SHORT PROBLEM:
Convert the material below into a JSON array of strings, one string per line, skipping blank lines.

____

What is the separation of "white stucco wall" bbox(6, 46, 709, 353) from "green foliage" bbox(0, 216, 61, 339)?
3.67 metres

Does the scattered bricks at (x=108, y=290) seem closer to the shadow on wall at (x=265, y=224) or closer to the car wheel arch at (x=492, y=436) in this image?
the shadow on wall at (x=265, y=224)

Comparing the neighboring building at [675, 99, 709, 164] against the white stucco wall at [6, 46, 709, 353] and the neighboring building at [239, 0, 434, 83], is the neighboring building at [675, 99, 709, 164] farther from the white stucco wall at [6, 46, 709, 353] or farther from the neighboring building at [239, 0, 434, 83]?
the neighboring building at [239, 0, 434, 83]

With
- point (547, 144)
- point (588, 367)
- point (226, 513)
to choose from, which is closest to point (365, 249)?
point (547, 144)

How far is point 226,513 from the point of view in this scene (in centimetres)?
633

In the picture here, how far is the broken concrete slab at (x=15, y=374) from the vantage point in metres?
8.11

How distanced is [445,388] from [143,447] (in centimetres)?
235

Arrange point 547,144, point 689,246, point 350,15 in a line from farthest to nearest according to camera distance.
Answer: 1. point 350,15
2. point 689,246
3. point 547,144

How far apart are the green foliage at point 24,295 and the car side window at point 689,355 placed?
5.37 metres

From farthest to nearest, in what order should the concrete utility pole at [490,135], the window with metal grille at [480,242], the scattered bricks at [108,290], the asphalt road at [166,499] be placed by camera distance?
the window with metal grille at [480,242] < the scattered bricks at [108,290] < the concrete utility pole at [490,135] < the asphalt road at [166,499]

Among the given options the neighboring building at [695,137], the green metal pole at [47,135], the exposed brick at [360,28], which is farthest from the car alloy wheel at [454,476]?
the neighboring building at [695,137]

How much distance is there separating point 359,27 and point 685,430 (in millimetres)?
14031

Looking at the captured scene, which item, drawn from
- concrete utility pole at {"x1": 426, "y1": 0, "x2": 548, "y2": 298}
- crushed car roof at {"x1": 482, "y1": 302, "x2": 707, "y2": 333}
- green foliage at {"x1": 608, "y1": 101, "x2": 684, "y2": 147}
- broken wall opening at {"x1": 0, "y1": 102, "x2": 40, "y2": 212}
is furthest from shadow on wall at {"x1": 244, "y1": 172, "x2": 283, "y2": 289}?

____

RESULT:
[
  "What is the separation of \"white stucco wall\" bbox(6, 46, 709, 353) from \"green foliage\" bbox(0, 216, 61, 339)?",
  "3.67 metres",
  "Does the scattered bricks at (x=108, y=290) seem closer to the shadow on wall at (x=265, y=224) or closer to the car wheel arch at (x=492, y=436) in this image?",
  "the shadow on wall at (x=265, y=224)",
  "Comparing the neighboring building at [675, 99, 709, 164] against the white stucco wall at [6, 46, 709, 353] and the neighboring building at [239, 0, 434, 83], is the neighboring building at [675, 99, 709, 164] farther from the white stucco wall at [6, 46, 709, 353] or farther from the neighboring building at [239, 0, 434, 83]?",
  "the neighboring building at [239, 0, 434, 83]",
  "With",
  "- point (547, 144)",
  "- point (588, 367)",
  "- point (226, 513)",
  "to choose from, which is closest to point (365, 249)?",
  "point (547, 144)",
  "How far is point 226,513 from the point of view in this scene (in centimetres)?",
  "633",
  "In the picture here, how far is the broken concrete slab at (x=15, y=374) from the vantage point in metres?",
  "8.11",
  "How distanced is [445,388] from [143,447] (in centimetres)?",
  "235",
  "Arrange point 547,144, point 689,246, point 350,15 in a line from farthest to nearest according to camera distance.",
  "Answer: 1. point 350,15",
  "2. point 689,246",
  "3. point 547,144",
  "How far apart are the green foliage at point 24,295 and the car side window at point 689,355 placed?",
  "5.37 metres",
  "From farthest to nearest, in what order should the concrete utility pole at [490,135], the window with metal grille at [480,242], the scattered bricks at [108,290], the asphalt road at [166,499] be placed by camera distance?",
  "the window with metal grille at [480,242] < the scattered bricks at [108,290] < the concrete utility pole at [490,135] < the asphalt road at [166,499]",
  "Among the given options the neighboring building at [695,137], the green metal pole at [47,135], the exposed brick at [360,28], which is farthest from the car alloy wheel at [454,476]?",
  "the neighboring building at [695,137]",
  "How much distance is there separating point 359,27 and point 685,430 (in millimetres)?",
  "14031",
  "Looking at the captured scene, which item, drawn from",
  "- concrete utility pole at {\"x1\": 426, \"y1\": 0, \"x2\": 548, \"y2\": 298}",
  "- crushed car roof at {\"x1\": 482, \"y1\": 302, \"x2\": 707, \"y2\": 333}",
  "- green foliage at {\"x1\": 608, \"y1\": 101, \"x2\": 684, \"y2\": 147}",
  "- broken wall opening at {\"x1\": 0, \"y1\": 102, \"x2\": 40, \"y2\": 212}",
  "is furthest from shadow on wall at {\"x1\": 244, \"y1\": 172, \"x2\": 283, \"y2\": 289}?"
]